It turns out that people still watch DVDs
I decided to clean out my very small DVD collection. Out of all the mini collections or groups of things I own, my DVD collection is probably the smallest. It’s probably not even sufficient enough to be called a collection, though – there were probably about six DVDs and one little boxset.
Most movie buffs will have an easy time converting to digital, I think – everything is on Netflix or on the Apple Store or easily obtainable online, unless you are into really rare bootlegs or something. Not too long ago I had disposed of pirated DVDs and torrented files burned to disc, because they were definitely easily obtainable online for a small price (or Brandon had them somewhere and told me there was no point keeping them in disc form).
Not only do I have no idea where our family’s DVD player is, but I have not owned a desktop computer for several years, and only own a MacBook – which doesn’t have a CD drive. Because why would you ever need one?! 😄
The only CD drives that I really have available are that of my record player (which also amusingly has a cassette player – by the way, I got rid of all my cassettes some time ago, even the rare Nirvana ones 😭), and the one in my car. The one in my car is rendered useless because my phone connects to the car automatically and I can play music from there. I suppose if I didn’t have internet, I could use the CD player, but I don’t keep CDs in my car, and the radio may not be such a bad option.

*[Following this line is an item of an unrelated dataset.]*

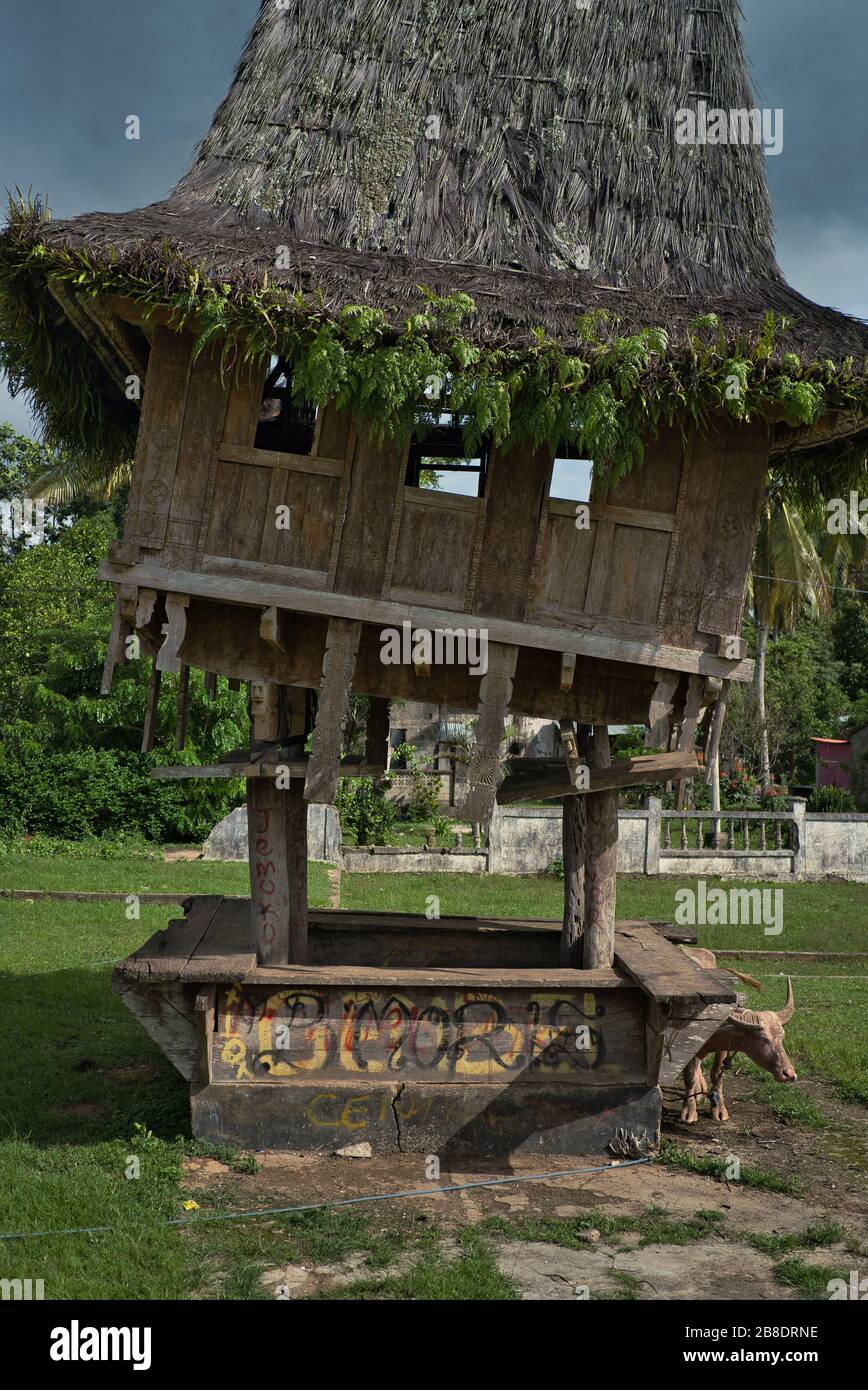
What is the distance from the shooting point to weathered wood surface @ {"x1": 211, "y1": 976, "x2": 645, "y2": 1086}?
8219mm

Anyway, I was left with DVDs I couldn’t even watch.
Copying DVD content
It turns out I am one of those people who watches television shows that no one else knows about… I had searched online for some of the shows and movies I had on DVD so I could purchase and download, but with no luck. Lockie Leonard, for example, is an Australian television series from about eight years ago that is no longer airing. I couldn’t find anywhere online where I could purchase and download.
I ended up borrowing a Superdrive from work so I could copy the DVD content to my computer and eventually, dispose of the DVDs. A Superdrive is just a disc reader that you plug in to your MacBook via USB. Apple obviously created the product for people who were like, “OMG but I need a CD drive, WTF?”
I used the application Handbrake, as recommended by some coworkers, to copy the DVD content. I had a hard time copying some of them. The files I ended up with were pixelated and skipped a lot. Nothing was wrong with the actual disc, but I suspect there were some settings I had to go through to fix it up, or there was protection on the disc preventing it from being copied in that way.
I didn’t feel like waiting another hour for some discs to copy, and I realised I hadn’t watched some of these DVDs for many years. I gave up and decided I wouldn’t really be at a loss. I really liked the shows and movies but not quite enough to watch them again.
The “problem” of sentimental value
I managed to successfully copy DVDs with my dance and school music concerts. The quality turned out alright, even though some of the files were 10GB alone! I am still wondering what to do with the DVDs and the cases, I might just destroy them. The covers are nothing special, they are over a decade old so the quality is pretty grainy. Over the years I stopped ordering the dance concert DVDs, so in a way I don’t feel I had the dedication to them to begin with. 😛
I also copied my graduation ceremony. I don’t know why but I only have one of my graduation ceremonies – maybe sales declined? 😛 Chances are, I couldn’t justify buying it for my “fifteen seconds of fame” through a 90-minute ceremony… also, the DVD came in a cheap plastic case so I’m sure as hell it wasn’t worth the money.
The important thing is, I have digital copies on my computer of what is sentimental, and I probably won’t look at them in decades, but it’s one of those things that you feel like you have to keep in some way, shape or form.
I’m not going to forget that I had some great dance concerts, and I don’t get to keep the hats I wore from graduation, but at least I’ll personally know the years of study I endured.
Selling the rest
I put some of the DVDs on eBay just to see what would happen. I didn’t expect anyone to buy my DVDs but I set them at a starting bid of $0.99 and put a reasonable Buy It Now price. Some people doubted they would sell, but in the end, all of them sold! Sure, I only ended up profiting $2 from them, but it’s still something. One of them sold for $0.99 + shipping (pathetic – it was also brand new) but I still got an extra buck or two because I had set the shipping price a little high.
I wasn’t really doing it for money, but it was an interesting experiment and makes me think of what other junk I can sell on eBay.
I’m just joking. The strange and interesting part that makes me happy is that I didn’t just dump the DVDs at the charity store, but was able to find people who really, actually wanted them.
I am going to dispose of the more personal dance and music concert DVDs. But I still have one remaining – a boxset of the entire series of Some Mothers Do ’Ave ’Em, which I still really love. The show doesn’t get old and I can’t find the whole series online anywhere. I don’t think I can copy them effectively, either. So it’ll just have to be something I hold onto!